> [EXERCISE OBJECTIVE]: Copy out the rows word for word, starting at the line containing "What element among" and ending with the last row, both included. Leave the pictures out of your answer.
##### ROWS #####
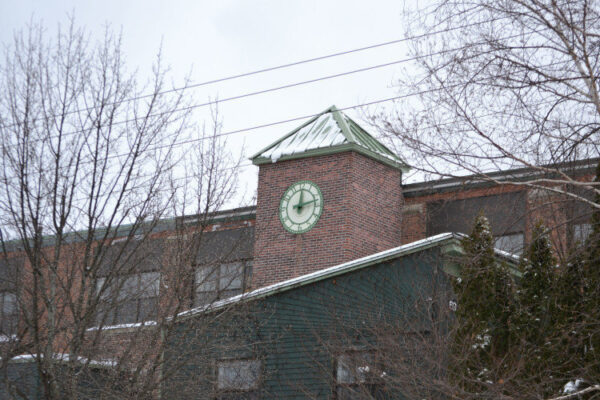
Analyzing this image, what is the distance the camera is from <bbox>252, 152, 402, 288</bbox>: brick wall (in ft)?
83.5

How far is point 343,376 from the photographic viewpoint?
57.9ft

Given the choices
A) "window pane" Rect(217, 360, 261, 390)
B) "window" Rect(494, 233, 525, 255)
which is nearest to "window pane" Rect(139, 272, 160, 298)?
"window pane" Rect(217, 360, 261, 390)

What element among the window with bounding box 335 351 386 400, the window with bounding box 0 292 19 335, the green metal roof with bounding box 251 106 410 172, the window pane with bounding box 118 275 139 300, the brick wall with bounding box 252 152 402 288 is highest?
the green metal roof with bounding box 251 106 410 172

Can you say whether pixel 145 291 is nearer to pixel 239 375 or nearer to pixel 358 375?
pixel 239 375

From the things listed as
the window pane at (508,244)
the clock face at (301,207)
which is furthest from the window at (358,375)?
the clock face at (301,207)

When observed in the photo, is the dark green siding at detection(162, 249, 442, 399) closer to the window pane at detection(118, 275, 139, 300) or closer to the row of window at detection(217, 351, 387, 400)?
the row of window at detection(217, 351, 387, 400)

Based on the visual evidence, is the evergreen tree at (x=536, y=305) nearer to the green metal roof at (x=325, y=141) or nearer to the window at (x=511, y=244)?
the window at (x=511, y=244)

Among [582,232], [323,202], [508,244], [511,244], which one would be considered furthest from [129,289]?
[508,244]

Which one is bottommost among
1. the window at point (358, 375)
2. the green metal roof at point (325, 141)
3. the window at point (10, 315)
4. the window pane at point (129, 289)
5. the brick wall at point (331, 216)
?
the window at point (358, 375)

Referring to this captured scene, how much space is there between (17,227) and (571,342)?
7.55 meters

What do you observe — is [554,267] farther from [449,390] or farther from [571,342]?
[449,390]

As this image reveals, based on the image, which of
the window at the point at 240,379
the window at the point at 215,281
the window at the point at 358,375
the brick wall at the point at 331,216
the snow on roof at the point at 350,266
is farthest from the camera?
the brick wall at the point at 331,216

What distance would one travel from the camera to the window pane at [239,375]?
1939 centimetres

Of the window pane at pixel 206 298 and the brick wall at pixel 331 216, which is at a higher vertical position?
the brick wall at pixel 331 216
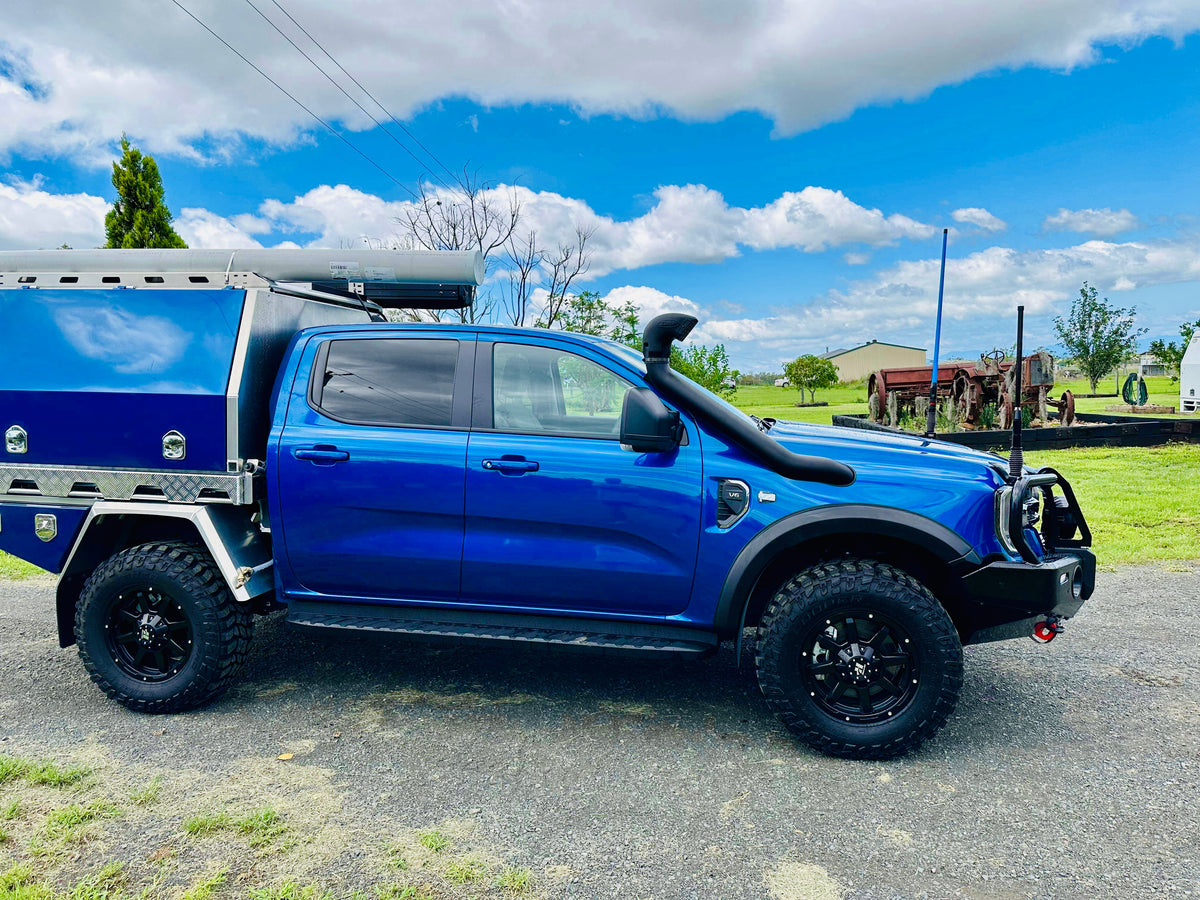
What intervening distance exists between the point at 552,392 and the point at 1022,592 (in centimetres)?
233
#####
> [TASK OUTPUT]:
What element among the window with bounding box 335 351 386 400, the window with bounding box 0 292 19 335, the green metal roof with bounding box 251 106 410 172, the window pane with bounding box 118 275 139 300, the brick wall with bounding box 252 152 402 288 is highest?
the green metal roof with bounding box 251 106 410 172

Can you say whether pixel 145 291 is nearer to pixel 239 375 or nearer to pixel 358 375?
pixel 239 375

From the things listed as
the window pane at (508,244)
the clock face at (301,207)
which is furthest from the window at (358,375)?
the clock face at (301,207)

When observed in the photo, is the dark green siding at detection(162, 249, 442, 399) closer to the window pane at detection(118, 275, 139, 300) or closer to the row of window at detection(217, 351, 387, 400)?
the row of window at detection(217, 351, 387, 400)

Based on the visual evidence, is the evergreen tree at (x=536, y=305) nearer to the green metal roof at (x=325, y=141) or nearer to the window at (x=511, y=244)?
the window at (x=511, y=244)

Among [582,232], [323,202], [508,244], [511,244], which one would be considered furthest from [129,289]?
[508,244]

Which one is bottommost among
1. the window at point (358, 375)
2. the green metal roof at point (325, 141)
3. the window at point (10, 315)
4. the window pane at point (129, 289)
5. the brick wall at point (331, 216)
?
the window at point (358, 375)

Referring to this captured scene, how much space is there between (17,227) and (571,342)?
7.55 meters

What do you observe — is [554,267] farther from [449,390] or farther from [571,342]?
[449,390]

As this image reveals, based on the image, which of
the window at the point at 240,379
the window at the point at 215,281
the window at the point at 358,375
the brick wall at the point at 331,216
the snow on roof at the point at 350,266
is farthest from the camera?
the brick wall at the point at 331,216

What distance would one travel from the camera to the window pane at [239,375]?
1939 centimetres

Of the window pane at pixel 206 298 and the brick wall at pixel 331 216, which is at a higher vertical position?
the brick wall at pixel 331 216
What intervening distance exists between the point at 552,392 and the point at 1022,592 (in centimetres)?
233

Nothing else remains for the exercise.